Hindernis in Dresden: Buche statt Brücke

Für die kolossale Waldschlösschenbrücke versuchen Bauarbeiter seit Wochen einen alten Baum zu fällen. Sie scheitern allerdings regelmäßig am Widerstand der Dresdener.

Hartnäckig: Protestlager im Wipfel. Bild: ap

DRESDEN taz Das Baumfällkommando rückte unverrichteter Dinge vom Bauplatz der umstrittenen Dresdner Waldschlösschenbrücke ab. Unter dem Applaus von etwa 300 Demonstranten. Eine imposante, sehr alte Buche, deren Erhalt sie forderten, bekam am Donnerstagvormittag von der städtischen Bauleitung noch eine Schonfrist. Sie steht einer der riesigen Zufahrtsrampen im Weg und sollte gestern gefällt werden.

Seit vier Wochen haben sich deshalb bis zu 20 Umweltschützer von "Robin Wood" auf dem Baum eingenistet.
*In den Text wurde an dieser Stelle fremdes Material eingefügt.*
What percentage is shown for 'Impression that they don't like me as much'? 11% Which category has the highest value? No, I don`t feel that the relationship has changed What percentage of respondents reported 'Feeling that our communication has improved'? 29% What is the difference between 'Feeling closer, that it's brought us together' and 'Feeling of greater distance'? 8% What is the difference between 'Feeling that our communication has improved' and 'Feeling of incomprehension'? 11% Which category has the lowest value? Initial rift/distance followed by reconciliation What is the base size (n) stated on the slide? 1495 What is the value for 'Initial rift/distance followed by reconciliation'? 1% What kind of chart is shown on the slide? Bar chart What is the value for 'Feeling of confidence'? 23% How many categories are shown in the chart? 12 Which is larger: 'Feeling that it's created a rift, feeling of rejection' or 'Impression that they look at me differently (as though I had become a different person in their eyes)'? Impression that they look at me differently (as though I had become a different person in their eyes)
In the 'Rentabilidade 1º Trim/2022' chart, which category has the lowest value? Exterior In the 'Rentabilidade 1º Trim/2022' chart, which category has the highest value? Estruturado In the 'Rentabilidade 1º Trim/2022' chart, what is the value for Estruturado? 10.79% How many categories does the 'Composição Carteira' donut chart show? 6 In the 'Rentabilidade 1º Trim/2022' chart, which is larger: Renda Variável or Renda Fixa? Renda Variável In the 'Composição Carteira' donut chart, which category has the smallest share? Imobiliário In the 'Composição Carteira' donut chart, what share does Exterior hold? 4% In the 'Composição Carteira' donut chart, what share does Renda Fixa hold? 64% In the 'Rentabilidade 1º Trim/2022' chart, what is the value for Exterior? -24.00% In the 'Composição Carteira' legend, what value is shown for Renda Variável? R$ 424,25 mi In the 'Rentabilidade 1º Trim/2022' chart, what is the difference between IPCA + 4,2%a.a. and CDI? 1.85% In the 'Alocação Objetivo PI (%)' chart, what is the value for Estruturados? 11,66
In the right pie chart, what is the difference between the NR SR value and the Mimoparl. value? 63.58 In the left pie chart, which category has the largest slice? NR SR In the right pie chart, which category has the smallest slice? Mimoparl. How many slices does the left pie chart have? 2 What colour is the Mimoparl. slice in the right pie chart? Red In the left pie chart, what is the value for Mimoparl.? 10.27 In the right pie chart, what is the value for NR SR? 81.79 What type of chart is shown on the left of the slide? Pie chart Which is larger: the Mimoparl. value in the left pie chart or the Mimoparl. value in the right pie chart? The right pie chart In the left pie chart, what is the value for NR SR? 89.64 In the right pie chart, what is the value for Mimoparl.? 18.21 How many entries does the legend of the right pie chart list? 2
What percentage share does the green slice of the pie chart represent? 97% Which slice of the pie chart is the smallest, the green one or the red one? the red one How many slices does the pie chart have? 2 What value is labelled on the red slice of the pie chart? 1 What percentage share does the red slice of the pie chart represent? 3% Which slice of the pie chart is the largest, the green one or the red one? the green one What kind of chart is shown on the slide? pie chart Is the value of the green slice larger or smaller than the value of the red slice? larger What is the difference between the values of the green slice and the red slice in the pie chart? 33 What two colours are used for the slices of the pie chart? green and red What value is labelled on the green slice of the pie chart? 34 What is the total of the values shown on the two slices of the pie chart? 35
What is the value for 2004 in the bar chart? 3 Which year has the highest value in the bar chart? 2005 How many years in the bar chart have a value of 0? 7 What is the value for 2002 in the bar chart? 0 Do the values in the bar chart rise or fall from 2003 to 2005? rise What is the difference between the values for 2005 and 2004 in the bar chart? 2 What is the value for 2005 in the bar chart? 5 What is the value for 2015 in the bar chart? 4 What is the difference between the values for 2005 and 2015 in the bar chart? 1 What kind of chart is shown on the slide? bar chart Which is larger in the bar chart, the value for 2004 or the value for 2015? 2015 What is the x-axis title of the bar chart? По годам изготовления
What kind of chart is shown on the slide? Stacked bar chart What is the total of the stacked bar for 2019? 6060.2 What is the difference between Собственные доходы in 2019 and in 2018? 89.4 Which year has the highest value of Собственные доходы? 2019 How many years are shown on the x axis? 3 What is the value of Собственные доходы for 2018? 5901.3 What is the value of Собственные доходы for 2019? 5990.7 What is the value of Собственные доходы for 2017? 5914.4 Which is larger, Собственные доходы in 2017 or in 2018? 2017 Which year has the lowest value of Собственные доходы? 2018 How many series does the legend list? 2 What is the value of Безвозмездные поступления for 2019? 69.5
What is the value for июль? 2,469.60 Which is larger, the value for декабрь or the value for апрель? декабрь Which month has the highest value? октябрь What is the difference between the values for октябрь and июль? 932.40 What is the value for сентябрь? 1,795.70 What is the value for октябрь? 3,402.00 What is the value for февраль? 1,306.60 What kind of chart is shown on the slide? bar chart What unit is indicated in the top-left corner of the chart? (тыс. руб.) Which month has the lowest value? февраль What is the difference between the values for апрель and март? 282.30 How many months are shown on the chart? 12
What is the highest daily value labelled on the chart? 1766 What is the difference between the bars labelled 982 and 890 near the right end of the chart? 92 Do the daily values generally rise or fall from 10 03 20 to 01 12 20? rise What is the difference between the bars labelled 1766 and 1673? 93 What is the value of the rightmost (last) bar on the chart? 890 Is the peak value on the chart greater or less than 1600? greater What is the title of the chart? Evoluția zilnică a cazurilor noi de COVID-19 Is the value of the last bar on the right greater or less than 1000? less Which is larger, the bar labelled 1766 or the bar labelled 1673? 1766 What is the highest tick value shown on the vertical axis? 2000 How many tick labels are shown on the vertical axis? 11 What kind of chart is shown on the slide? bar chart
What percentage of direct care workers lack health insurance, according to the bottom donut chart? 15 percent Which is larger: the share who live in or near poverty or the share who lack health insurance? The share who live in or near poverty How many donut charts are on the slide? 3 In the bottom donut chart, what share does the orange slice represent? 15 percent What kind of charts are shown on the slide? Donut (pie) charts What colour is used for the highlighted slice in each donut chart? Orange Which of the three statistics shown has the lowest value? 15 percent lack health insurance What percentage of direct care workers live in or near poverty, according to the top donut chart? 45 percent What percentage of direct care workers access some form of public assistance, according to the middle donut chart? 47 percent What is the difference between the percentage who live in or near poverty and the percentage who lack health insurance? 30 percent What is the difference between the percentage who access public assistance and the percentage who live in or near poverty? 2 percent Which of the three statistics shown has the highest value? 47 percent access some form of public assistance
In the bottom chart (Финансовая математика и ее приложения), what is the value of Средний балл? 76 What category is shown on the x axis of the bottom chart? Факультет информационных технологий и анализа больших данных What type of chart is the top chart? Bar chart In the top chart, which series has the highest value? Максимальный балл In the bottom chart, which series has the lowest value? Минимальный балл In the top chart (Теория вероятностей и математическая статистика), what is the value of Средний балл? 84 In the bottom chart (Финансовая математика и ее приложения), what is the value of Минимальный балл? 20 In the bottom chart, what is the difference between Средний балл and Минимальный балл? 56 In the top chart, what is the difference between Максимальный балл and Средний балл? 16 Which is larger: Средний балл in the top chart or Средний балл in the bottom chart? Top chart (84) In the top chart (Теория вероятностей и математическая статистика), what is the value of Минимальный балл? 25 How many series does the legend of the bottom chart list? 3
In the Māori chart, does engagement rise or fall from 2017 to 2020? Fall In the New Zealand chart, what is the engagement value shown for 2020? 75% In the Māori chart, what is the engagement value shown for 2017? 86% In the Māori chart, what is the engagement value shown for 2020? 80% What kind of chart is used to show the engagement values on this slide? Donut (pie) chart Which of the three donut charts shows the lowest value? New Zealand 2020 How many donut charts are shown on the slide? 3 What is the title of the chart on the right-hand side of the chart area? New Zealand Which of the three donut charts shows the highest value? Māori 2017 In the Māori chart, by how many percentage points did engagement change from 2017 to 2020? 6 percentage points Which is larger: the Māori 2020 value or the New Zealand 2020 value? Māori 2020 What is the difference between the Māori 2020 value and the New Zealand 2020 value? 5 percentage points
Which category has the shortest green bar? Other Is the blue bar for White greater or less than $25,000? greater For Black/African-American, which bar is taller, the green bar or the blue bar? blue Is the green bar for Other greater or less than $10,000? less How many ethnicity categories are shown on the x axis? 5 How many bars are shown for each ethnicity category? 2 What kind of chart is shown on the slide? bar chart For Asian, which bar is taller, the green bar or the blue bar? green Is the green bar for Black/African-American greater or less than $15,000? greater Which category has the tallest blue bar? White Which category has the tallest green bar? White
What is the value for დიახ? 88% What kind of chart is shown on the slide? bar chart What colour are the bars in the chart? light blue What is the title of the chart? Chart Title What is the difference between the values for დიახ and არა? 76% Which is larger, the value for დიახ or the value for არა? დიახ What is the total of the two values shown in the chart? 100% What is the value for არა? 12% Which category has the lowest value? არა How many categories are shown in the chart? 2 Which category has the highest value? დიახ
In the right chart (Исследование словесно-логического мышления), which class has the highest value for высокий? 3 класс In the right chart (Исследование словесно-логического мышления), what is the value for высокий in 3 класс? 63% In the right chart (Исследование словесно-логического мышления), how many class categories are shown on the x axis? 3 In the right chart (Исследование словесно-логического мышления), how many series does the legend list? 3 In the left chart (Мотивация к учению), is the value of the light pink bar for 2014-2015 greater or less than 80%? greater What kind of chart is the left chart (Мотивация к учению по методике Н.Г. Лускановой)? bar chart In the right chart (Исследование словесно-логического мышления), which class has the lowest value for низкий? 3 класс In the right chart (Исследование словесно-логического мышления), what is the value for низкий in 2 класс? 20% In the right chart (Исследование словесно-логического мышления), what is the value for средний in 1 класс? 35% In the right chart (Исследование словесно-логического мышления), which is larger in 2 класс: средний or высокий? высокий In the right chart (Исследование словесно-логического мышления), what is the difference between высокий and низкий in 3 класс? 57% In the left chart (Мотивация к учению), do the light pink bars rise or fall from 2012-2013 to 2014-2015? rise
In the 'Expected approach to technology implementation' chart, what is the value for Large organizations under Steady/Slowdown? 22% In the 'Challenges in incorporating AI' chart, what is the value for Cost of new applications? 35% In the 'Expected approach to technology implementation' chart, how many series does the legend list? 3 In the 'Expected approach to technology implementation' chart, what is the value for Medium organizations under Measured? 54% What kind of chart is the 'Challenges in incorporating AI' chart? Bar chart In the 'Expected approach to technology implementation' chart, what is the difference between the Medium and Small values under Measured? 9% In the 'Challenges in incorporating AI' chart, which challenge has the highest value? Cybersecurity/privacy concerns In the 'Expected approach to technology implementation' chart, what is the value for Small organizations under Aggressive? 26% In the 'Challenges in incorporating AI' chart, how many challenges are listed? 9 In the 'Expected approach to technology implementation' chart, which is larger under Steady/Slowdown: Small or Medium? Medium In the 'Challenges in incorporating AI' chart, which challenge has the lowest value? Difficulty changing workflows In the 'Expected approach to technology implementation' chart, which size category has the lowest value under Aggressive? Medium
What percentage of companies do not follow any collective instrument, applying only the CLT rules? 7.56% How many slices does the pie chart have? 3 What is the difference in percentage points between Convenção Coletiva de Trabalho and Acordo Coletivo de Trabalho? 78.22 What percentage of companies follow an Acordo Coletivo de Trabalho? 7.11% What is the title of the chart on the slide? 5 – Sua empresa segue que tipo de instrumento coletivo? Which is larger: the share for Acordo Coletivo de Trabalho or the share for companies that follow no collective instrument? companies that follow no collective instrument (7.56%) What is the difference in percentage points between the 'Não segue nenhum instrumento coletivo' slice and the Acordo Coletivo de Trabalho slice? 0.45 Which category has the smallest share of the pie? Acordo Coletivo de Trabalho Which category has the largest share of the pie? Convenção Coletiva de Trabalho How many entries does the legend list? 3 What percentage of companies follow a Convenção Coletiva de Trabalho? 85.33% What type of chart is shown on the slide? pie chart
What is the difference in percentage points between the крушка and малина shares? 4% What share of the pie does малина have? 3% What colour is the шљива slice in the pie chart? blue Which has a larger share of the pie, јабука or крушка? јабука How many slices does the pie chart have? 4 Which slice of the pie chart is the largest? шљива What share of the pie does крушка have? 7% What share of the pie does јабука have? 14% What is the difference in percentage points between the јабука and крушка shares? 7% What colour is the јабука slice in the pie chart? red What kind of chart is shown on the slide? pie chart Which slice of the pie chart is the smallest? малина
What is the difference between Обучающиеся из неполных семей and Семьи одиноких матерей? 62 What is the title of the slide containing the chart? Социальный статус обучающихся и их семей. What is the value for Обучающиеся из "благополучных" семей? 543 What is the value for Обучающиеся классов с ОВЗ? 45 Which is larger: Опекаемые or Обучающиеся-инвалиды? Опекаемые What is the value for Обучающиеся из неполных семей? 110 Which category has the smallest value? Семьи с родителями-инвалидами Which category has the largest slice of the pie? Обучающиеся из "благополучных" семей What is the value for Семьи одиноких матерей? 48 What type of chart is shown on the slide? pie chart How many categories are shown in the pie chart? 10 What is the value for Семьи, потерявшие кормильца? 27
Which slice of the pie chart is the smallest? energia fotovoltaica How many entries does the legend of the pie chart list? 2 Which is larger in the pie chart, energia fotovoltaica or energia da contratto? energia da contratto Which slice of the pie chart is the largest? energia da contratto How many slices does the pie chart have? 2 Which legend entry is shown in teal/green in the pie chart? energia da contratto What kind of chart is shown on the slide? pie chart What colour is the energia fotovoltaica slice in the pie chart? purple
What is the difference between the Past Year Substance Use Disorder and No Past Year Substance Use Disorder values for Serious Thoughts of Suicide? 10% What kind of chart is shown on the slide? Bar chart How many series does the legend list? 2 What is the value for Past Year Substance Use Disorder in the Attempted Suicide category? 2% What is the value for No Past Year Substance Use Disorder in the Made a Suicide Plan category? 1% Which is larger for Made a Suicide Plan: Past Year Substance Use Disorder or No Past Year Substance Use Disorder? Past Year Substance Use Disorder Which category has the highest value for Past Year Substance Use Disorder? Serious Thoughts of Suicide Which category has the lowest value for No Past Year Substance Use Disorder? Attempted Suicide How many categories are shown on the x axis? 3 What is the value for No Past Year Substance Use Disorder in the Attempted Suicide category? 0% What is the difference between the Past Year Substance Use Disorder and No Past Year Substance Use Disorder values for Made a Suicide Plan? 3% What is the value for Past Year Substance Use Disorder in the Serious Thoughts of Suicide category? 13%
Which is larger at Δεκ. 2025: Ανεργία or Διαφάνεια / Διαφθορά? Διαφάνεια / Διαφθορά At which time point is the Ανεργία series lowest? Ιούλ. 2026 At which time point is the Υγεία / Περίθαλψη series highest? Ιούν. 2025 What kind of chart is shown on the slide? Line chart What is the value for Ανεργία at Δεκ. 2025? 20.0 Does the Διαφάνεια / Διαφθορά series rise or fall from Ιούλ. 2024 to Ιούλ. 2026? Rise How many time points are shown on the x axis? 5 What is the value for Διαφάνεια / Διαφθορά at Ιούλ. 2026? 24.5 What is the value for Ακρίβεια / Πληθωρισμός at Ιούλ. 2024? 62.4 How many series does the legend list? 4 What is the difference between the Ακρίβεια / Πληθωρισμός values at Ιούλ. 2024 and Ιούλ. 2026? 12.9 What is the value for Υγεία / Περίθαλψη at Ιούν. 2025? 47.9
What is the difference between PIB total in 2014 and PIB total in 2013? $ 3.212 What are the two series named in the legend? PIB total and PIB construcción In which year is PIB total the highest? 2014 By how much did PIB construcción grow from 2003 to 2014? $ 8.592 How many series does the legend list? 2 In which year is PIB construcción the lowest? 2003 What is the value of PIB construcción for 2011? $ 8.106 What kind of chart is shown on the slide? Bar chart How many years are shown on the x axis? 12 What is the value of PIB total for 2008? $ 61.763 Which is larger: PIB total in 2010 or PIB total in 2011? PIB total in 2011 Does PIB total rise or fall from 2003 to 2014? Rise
Die fast 300 Jahre alte Buche soll jedoch zu einem nicht mehr angekündigten Termin in den nächsten Tagen gefällt werden, sagte Stadtsprecher Kai Schulz. Ohne Widerstand passiert das sicherlich nicht. Nach der Fällung von bereits 170 Bäumen ist die Buche zu einem Symbol des Widerstands gegen den Brückenkoloss geworden. Ähnliche Aktionen hatte es bereits im Dezember wegen der Beseitigung einer Allee von 22 alten Eichen gegeben. Demonstranten und Besetzer wollen sich weiterhin rund um die Uhr einer Fällung der Buche widersetzen. Im Ernstfall rechne man aber erfahrungsgemäß mit einem "professionellen Verhalten" der Baumbesetzer, sagte ein Polizeisprecher. Beide Seiten wollten Gewalt vermeiden.

Der Widerstand gegen die Naturzerstörung im 2004 zum Unesco-Welterbe erklärten Dresdner Elbtal ist nur ein Teil der gegenwärtigen Versuche zur Schadensbegrenzung. Nachdem das Sächsische Oberverwaltungsgericht einen Baustopp aufgehoben hatte, begannen am 19. November die Bauarbeiten. Damit wird die bereits angedrohte Aberkennung des Welterbetitels durch die Unesco im Sommer dieses Jahres immer wahrscheinlicher, zumal erste Zerstörungen durch die Brücke bereits jetzt sichtbar sind.

Eine Kommission unter Leitung des ehemaligen Frauenkirchen-Baudirektors Eberhard Burger versucht deshalb, mit kosmetischen Detailverbesserungen an der monströsen Brücke die Unesco gnädig zu stimmen. Diese Aktivitäten gehen wiederum auf ein Gespräch von Ministerpräsident Georg Milbradt (CDU) mit Kulturleuten und Bürgern der Stadt im September zurück. Milbradt hatte lange einen solchen Dialog verweigert und gilt den Welterbeverteidigern nach wie vor als der oberste Brückensünder. Der neue Staatskanzleichef und frühere Regierungssprecher Michael Sagurna (CDU) erwartet aber einen Kompromiss, "weil auch die Unesco ihr Gesicht wahren muss".

Als einen solchen Kompromiss sieht eine Mehrheit der Dresdner die lange unterdrückte Tunnellösung an. 20.000 Unterschriften dafür wurden bereits gesammelt, in Kürze soll ein Bürgerbegehren starten. Wie wenig jedoch das aufsichtsführende Regierungspräsidium noch zu Korrekturen bereit ist, zeigt das Beispiel der Buche. Sie und andere Bäume könnten gerettet werden, wenn der von längst überholtem Denken bestimmte "Planungsfehler" - so der frühere Stadtplaner Michael Kaiser - korrigiert würde. Dazu genügte allerdings auch eine Reduzierung der gigantischen Brückenzufahrt von 7 auf 5 Spuren.